#### [Written exercise]
Select and copy every line of the listing that contains the word "beige". Case counts, so match only that exact capitalization.

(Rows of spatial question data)
↓
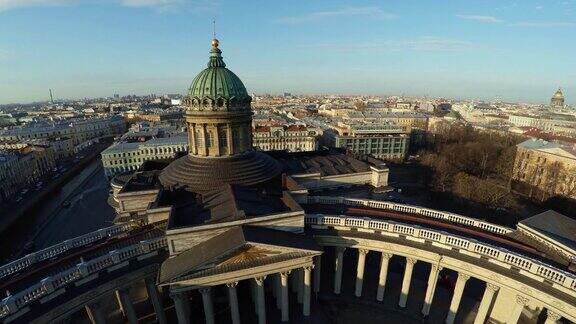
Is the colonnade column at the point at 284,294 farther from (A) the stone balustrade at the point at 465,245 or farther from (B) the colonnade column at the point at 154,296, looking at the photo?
(B) the colonnade column at the point at 154,296

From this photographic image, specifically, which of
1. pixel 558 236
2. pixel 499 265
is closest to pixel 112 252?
pixel 499 265

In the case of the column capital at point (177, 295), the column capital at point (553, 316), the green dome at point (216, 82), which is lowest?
the column capital at point (553, 316)

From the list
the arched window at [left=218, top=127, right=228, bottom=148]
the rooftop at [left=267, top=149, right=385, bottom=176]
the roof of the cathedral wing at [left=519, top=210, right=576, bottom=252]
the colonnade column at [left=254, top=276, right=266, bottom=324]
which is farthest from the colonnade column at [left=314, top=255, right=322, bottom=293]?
the roof of the cathedral wing at [left=519, top=210, right=576, bottom=252]

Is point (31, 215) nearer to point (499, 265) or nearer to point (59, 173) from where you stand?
point (59, 173)

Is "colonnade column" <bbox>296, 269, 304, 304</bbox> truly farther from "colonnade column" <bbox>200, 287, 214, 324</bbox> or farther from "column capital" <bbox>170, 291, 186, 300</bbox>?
"column capital" <bbox>170, 291, 186, 300</bbox>

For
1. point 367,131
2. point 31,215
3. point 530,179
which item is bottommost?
point 31,215

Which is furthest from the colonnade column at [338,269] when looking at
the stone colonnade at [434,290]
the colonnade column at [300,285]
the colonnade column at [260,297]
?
the colonnade column at [260,297]
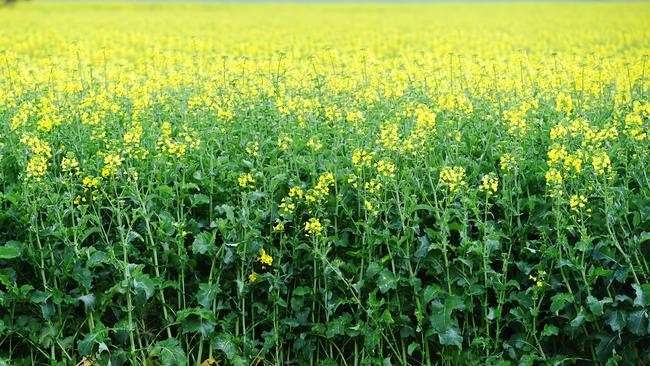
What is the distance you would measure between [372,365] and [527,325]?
1060 mm

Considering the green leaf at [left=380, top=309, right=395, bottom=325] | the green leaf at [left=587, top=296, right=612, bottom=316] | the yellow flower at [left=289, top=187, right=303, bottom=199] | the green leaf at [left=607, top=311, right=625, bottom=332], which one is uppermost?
the yellow flower at [left=289, top=187, right=303, bottom=199]

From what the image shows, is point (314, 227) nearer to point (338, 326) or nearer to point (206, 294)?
point (338, 326)

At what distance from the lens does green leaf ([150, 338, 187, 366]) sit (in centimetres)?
557

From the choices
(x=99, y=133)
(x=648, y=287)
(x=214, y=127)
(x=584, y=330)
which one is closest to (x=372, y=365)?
(x=584, y=330)

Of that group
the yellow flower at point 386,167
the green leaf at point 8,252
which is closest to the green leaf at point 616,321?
the yellow flower at point 386,167

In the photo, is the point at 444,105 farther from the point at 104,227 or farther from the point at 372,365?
the point at 104,227

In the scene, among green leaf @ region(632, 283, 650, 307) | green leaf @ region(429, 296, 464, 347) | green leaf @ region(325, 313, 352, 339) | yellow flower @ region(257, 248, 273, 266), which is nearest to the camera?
green leaf @ region(632, 283, 650, 307)

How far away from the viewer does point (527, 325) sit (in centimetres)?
554

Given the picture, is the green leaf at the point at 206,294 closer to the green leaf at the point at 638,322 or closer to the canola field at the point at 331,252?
the canola field at the point at 331,252

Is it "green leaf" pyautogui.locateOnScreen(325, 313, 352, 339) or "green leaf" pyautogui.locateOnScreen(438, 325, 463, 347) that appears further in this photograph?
"green leaf" pyautogui.locateOnScreen(325, 313, 352, 339)

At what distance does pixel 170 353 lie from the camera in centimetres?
560

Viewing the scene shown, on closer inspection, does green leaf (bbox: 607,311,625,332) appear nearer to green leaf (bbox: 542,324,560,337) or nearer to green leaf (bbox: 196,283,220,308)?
green leaf (bbox: 542,324,560,337)

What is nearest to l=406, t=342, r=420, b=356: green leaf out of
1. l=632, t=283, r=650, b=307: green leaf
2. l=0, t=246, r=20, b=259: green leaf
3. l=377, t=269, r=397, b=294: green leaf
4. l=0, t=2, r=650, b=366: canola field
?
l=0, t=2, r=650, b=366: canola field

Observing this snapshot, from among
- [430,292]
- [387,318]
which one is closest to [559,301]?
[430,292]
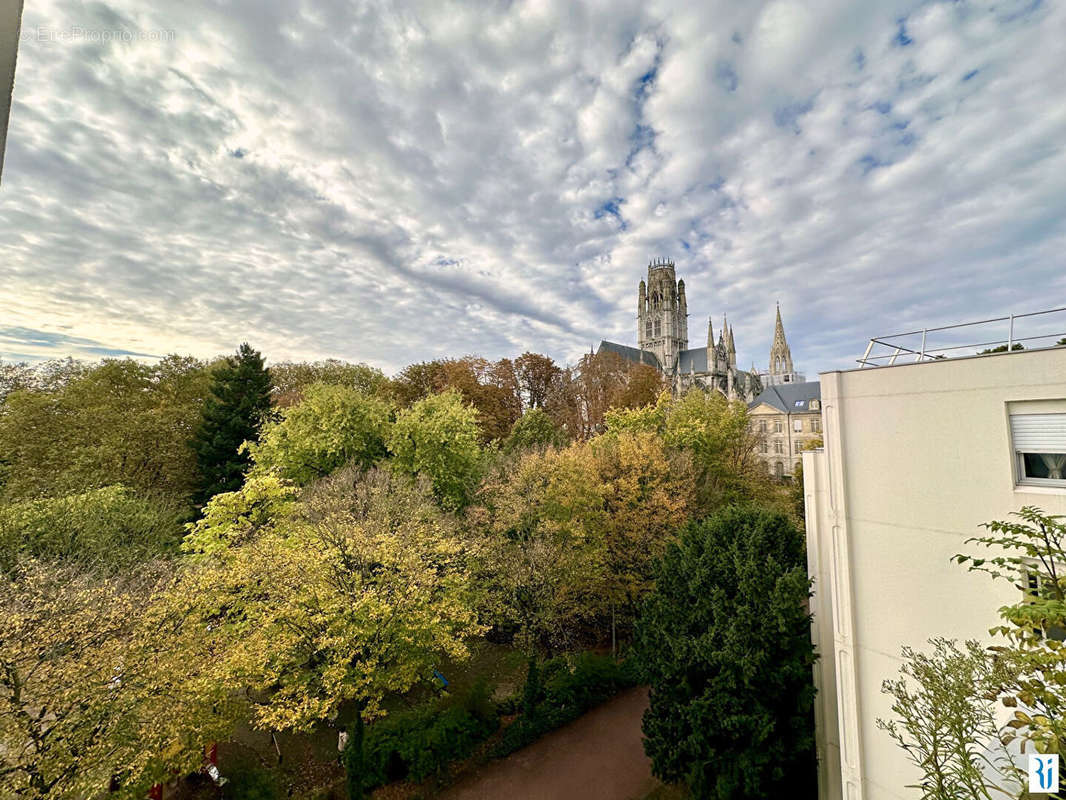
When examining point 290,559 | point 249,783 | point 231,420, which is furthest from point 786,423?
point 249,783

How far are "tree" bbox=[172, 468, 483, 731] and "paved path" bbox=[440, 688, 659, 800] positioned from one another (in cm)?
362

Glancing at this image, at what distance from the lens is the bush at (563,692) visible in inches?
535

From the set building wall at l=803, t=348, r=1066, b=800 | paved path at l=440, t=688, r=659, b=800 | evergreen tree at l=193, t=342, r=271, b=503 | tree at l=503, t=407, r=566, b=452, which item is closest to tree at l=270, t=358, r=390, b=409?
evergreen tree at l=193, t=342, r=271, b=503

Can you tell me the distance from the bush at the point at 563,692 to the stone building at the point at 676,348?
46523 mm

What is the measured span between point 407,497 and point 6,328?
1136cm

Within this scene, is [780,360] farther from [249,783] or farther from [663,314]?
[249,783]

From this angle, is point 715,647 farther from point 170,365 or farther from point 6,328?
point 170,365

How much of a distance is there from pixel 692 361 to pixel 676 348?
26.1 feet

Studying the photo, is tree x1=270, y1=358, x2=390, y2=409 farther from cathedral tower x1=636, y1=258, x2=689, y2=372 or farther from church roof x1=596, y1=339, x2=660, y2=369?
cathedral tower x1=636, y1=258, x2=689, y2=372

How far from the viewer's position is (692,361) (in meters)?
68.8

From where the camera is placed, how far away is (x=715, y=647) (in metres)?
10.3

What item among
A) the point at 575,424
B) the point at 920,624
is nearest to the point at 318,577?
the point at 920,624

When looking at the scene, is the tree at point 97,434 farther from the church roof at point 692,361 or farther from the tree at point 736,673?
the church roof at point 692,361

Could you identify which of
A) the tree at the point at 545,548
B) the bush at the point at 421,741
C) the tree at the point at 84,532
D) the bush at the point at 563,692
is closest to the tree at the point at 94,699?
the bush at the point at 421,741
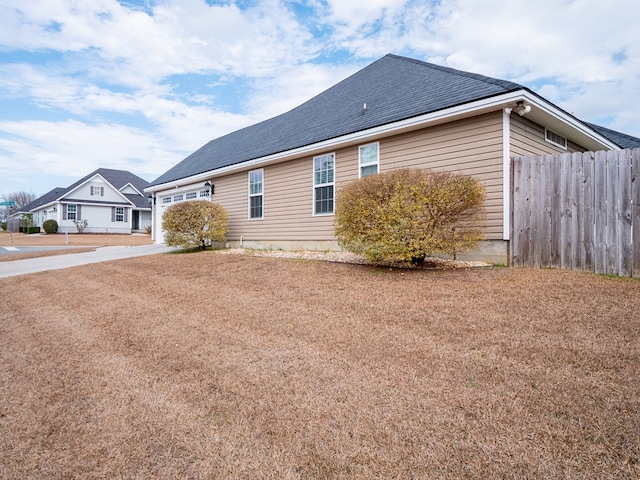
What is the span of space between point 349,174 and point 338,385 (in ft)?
26.1

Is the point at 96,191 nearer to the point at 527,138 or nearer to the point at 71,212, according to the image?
the point at 71,212

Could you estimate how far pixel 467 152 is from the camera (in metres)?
7.77

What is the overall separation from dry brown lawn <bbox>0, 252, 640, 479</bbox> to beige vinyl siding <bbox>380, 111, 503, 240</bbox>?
2221 mm

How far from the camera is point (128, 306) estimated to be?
217 inches

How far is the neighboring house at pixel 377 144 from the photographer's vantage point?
7309mm

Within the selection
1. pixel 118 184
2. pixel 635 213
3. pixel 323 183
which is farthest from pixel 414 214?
pixel 118 184

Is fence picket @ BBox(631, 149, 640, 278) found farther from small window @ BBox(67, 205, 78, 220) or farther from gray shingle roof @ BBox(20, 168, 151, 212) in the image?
small window @ BBox(67, 205, 78, 220)

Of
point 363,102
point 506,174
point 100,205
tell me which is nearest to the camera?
point 506,174

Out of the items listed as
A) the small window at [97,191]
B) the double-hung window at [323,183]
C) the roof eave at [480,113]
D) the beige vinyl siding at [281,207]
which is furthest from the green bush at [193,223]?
the small window at [97,191]

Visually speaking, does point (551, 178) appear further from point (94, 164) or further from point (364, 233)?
point (94, 164)

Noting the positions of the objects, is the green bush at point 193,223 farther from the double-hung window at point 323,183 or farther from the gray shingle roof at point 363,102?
the double-hung window at point 323,183

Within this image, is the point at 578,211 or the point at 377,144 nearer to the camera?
the point at 578,211

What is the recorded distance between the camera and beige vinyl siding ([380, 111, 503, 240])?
726 cm

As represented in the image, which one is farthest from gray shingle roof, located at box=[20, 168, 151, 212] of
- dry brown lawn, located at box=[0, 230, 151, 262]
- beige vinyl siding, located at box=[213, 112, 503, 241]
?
beige vinyl siding, located at box=[213, 112, 503, 241]
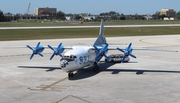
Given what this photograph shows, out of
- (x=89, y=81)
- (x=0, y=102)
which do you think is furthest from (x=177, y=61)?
(x=0, y=102)

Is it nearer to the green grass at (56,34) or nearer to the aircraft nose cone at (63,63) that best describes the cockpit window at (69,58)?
the aircraft nose cone at (63,63)

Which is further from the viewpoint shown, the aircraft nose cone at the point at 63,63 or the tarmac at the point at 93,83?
the aircraft nose cone at the point at 63,63

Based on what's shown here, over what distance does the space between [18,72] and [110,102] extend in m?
15.1

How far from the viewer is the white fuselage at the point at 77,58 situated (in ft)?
93.6

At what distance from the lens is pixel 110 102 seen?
2156 cm

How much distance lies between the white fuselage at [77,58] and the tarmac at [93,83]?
1252mm

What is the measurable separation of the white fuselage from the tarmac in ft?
4.11

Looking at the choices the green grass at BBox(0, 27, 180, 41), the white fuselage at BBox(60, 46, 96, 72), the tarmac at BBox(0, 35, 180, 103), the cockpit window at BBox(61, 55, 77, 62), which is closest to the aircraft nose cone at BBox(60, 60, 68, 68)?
the white fuselage at BBox(60, 46, 96, 72)

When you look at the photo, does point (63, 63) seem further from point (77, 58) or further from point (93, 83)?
point (93, 83)

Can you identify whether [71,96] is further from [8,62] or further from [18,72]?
[8,62]

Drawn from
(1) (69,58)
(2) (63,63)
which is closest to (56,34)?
(1) (69,58)

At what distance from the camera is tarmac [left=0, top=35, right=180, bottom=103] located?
22.7 metres


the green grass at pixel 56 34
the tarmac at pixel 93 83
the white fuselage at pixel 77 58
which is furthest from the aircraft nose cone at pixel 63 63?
the green grass at pixel 56 34

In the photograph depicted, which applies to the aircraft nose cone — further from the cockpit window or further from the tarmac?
the tarmac
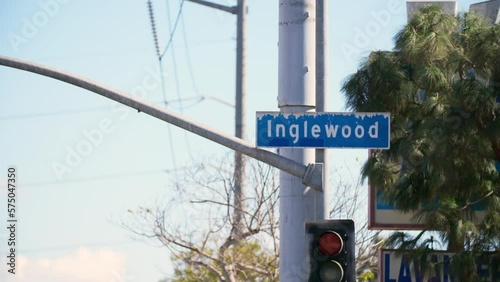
↑
#### [Solution for this exercise]
What is the overall separation from dry brown lawn <bbox>0, 252, 640, 479</bbox> to beige vinyl siding <bbox>380, 111, 503, 240</bbox>?
D) the beige vinyl siding at [281,207]
What is the recorded distance between the camera and beige vinyl siding ([380, 111, 503, 240])?
- beige vinyl siding, located at box=[213, 112, 503, 241]
beige vinyl siding, located at box=[213, 112, 503, 241]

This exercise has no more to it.